The Villars boasted a P1.33-trillion valuation, but the celebration did not last long when auditor Punongbayan & Araullo refused to sign on the fair-value adjustments, questioning the appraisal methodology.
As it turned out, the firm behind the P1.33-trillion valuation, did not comply with International Valuation Standards. Worse, the real value was barely P35.7 billion.
This immediately pulled Villar out of the richest-man throne.
VILLAR BRAND
More recently, Villar-controlled Siquijor Island Power Corporation (SIPCOR) lost its permit to operate in Siquijor after the Energy Regulatory Commission (ERC) determined that it had failed to deliver on mandated service improvements.
This marked the first time the government firmly revoked the operating authority of a Villar asset, and it might not be the last.
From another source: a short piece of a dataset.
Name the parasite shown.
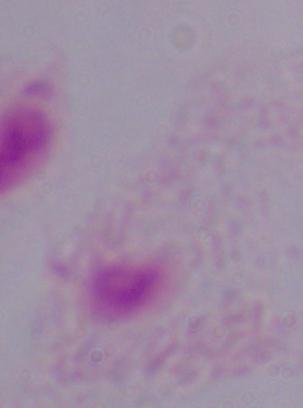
SIPCOR and PrimeWater had similar stories of failing to deliver service improvements. Reports indicate that PrimeWater failed to abide by the JVA in terms of performance duties.
Moreover, other firms of the clan, such as Vista Malls and AllDay Marts, are losing customers and profits.
AllDay suffered a revenue decline to P9.25 billion and a drop in net income to P268 million.
BUSINESS IS POLITICAL
“The PSEi’s decline this year is not just about numbers—it’s about trust and confidence,” noted PSE President and Chief Executive Officer Ramon S. Monzon.
“The corruption scandal, the deteriorating peso, and disappointing GDP performance for the third quarter clouded the economic outlook and triggered persistent selling by foreign investors,” Monzon added.
Razon’s rise is an example of a priority shift among investors, while Villar’s fall shows how business falls when confidence falls.
If the government truly wants to attract more investors, it needs to do the hard work of going after irregularities in the business sector and rewarding true good business as the leaders of the industry.